#### Verilen metin
▬▬▬▬▬▬

Daha ilk fragmanlarından ilgimi çeken diziye geçen hafta
yayımlanmış olmasına rağmen ancak önceki gün başlayabildim. Deyim yerindeyse
sabahladım ve dün bitirdim. Yani kimin ilk bakışı ayol diyorsanız bendenizin,
bu perinizin ilk bakışı arkadaşlar! Hafta boyunca spoiler yememek adına hem
kişisel hem de anonim Twitter hesaplarımdan diziyle ilgili tüm kelimeleri
sessize almıştım, bu sayede büyük oranda spoilersız izleyebildim. Öyle ki sezonu 12 bölüm sanıyordum. 8. Bölüme geldim; sağ yapıyorum yapıyorum gitmiyor.
Bir de baktım ki bitmiş. Epeydir bir yerli dizi için, hatta yerli diziyi de
geçtim yakın zamanda izlediğim hiçbir dizi için böyle hissetmemiştim. Oyuncu
kadrosu ve Meriç Acemi kalemi elbette bir beklenti yaratmıştı ancak itiraf
etmek gerekirse bu kadar da beğeneceğimi düşünmemiştim. Hiç olmadı birkaç güzel
sahne izleriz, özlediğimiz oyunculara doyarız demiştim. Ama karşıma gerçekten
de çok kaliteli bir iş çıktı. Gerek çekim kalitesi, efsane müzik seçimleriyle
gerekse ince ince işlenmiş karakter hikâyeleriyle gerçekten ben kendi adıma o
tatmin duygusunu aldım.
Ben dizi müzikleri listesini açtım, kulaklığımı
taktım. Gelin siz de yamacıma oturun, şöyle bir güzel konuşalım. Düzenli
okurlarım bilir. Ben öyle bir yerden girer, farklı bir yerden görünür sonra da
hoop oradan toparlar güç bela bir yere bağlar öyle bitiririm yazılarımı.

▬▬▬▬▬▬

#### Çözülecek sorular
a) Verilen metinde yazarın, dizide kendisine tatmin duygusu veren unsurlar olarak saydığı her şeyi listeleyin.
b) Verilen metne göre yazar, sezonun kaç bölümden oluştuğunu sanıyordu?
c) Aşağıdaki ifadelerin verilen metinle uyuşup uyuşmadığını belirtin ve kararınızı metinden birebir alıntıyla destekleyin: (i) Yazar diziyi yayımlandığı gün izlemeye başladı. (ii) Yazar, spoiler yememek için Twitter hesaplarında diziyle ilgili kelimeleri sessize aldı. (iii) Yazar diziyi bu kadar beğeneceğini önceden bekliyordu.
Kayıtlar bu metinden değil, başka bir kaynaktan alınmıştır.

#### Kaynak veriler

▬▬▬▬▬▬

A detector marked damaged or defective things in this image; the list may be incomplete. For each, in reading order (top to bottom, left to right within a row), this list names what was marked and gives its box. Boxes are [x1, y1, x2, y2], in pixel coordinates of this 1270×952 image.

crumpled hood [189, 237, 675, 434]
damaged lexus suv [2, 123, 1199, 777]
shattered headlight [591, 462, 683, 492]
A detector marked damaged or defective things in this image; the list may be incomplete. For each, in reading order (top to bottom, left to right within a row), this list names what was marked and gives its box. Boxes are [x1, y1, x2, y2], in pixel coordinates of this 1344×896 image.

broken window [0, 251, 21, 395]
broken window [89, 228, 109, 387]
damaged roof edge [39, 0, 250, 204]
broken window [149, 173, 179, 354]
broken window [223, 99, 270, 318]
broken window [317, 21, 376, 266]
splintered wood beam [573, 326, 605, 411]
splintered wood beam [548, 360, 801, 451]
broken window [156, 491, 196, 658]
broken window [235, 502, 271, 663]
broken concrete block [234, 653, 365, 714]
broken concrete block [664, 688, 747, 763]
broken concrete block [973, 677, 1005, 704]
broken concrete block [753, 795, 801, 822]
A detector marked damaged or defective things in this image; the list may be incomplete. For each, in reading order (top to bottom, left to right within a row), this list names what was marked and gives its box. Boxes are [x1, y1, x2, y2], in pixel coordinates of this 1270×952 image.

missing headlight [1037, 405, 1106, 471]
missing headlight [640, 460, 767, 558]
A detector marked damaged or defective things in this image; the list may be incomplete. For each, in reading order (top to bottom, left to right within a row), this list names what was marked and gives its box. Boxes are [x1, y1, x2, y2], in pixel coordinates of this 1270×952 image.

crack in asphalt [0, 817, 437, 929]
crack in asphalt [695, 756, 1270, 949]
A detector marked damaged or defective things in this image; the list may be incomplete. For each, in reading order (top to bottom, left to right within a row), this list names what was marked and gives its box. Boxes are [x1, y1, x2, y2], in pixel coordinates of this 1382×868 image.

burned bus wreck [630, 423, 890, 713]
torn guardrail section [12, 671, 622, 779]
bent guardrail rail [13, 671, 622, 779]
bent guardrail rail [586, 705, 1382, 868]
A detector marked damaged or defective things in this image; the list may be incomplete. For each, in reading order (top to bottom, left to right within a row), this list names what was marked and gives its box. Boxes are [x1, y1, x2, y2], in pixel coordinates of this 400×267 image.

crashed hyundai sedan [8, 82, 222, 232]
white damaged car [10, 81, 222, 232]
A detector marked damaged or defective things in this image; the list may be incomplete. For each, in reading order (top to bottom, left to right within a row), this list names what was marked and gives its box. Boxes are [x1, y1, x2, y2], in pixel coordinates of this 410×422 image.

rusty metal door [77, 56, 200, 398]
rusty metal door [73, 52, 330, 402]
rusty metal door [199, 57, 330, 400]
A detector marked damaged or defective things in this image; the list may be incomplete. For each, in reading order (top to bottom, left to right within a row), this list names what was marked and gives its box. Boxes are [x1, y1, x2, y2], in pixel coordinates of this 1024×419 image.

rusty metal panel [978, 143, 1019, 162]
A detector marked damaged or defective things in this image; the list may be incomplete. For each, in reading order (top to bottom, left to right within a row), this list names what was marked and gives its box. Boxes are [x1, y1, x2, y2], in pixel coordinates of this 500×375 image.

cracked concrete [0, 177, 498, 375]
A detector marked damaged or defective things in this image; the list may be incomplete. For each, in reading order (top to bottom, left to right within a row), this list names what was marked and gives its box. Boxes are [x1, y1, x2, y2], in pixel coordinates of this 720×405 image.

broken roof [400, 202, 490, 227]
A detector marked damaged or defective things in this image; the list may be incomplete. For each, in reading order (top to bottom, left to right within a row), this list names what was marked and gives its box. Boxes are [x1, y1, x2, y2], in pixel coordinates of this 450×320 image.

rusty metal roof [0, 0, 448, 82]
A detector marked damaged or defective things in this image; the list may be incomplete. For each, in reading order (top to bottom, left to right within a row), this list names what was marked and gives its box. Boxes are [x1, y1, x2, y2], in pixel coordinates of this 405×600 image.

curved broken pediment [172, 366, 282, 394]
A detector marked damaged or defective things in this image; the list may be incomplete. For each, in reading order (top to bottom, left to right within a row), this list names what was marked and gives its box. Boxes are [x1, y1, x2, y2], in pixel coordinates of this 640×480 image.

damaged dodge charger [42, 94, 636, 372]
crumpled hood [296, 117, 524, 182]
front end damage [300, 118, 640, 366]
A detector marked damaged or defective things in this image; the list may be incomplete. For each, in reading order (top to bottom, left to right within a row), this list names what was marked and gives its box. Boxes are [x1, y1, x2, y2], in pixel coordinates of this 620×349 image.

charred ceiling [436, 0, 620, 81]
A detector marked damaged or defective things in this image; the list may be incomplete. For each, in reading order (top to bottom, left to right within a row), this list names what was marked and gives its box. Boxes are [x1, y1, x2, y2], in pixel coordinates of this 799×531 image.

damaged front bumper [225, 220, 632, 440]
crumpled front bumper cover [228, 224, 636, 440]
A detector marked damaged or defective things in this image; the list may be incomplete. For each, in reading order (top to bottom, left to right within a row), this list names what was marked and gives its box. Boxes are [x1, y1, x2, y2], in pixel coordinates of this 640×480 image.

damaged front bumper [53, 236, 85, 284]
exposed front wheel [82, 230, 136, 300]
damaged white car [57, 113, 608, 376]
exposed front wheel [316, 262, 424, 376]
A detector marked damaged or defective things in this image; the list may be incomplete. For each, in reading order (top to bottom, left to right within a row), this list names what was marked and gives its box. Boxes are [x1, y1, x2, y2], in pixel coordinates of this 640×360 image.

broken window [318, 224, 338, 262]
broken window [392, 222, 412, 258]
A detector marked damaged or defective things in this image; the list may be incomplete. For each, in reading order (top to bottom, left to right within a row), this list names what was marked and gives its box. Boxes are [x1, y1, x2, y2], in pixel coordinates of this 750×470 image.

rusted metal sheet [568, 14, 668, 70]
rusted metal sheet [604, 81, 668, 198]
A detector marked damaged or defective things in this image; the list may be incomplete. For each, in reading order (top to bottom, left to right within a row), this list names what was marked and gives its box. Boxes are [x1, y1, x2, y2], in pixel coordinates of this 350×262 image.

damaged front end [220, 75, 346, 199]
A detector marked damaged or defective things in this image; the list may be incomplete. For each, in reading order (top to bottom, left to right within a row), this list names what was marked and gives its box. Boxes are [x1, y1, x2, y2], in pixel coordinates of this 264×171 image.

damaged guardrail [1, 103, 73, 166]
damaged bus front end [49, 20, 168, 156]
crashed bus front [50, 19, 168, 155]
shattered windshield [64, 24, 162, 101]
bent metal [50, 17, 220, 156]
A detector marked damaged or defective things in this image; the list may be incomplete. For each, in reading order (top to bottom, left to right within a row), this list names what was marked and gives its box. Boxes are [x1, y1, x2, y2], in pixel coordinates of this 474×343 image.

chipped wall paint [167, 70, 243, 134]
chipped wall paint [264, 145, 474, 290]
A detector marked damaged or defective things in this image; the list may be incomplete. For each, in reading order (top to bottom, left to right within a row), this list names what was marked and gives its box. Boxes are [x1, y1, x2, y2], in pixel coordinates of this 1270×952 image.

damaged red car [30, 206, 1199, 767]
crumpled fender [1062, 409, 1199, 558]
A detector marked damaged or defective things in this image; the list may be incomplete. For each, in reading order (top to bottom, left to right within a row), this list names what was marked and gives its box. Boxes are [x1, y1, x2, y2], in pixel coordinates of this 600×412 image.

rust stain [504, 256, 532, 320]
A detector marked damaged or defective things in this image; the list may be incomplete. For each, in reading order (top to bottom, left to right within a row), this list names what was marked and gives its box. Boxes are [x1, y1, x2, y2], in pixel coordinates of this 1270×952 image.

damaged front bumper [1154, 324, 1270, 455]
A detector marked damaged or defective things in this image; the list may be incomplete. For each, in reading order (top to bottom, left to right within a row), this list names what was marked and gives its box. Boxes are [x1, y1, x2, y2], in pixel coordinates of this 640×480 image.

▬▬▬▬▬▬

#### Sıralı çözümler
a) Çekim kalitesi; efsane müzik seçimleri; ince ince işlenmiş karakter hikâyeleri.

b) 12 bölüm.

c)
(i) Hayır: "geçen hafta yayımlanmış olmasına rağmen ancak önceki gün başlayabildim"
(ii) Evet: "kişisel hem de anonim Twitter hesaplarımdan diziyle ilgili tüm kelimeleri sessize almıştım"
(iii) Hayır: "bu kadar da beğeneceğimi düşünmemiştim"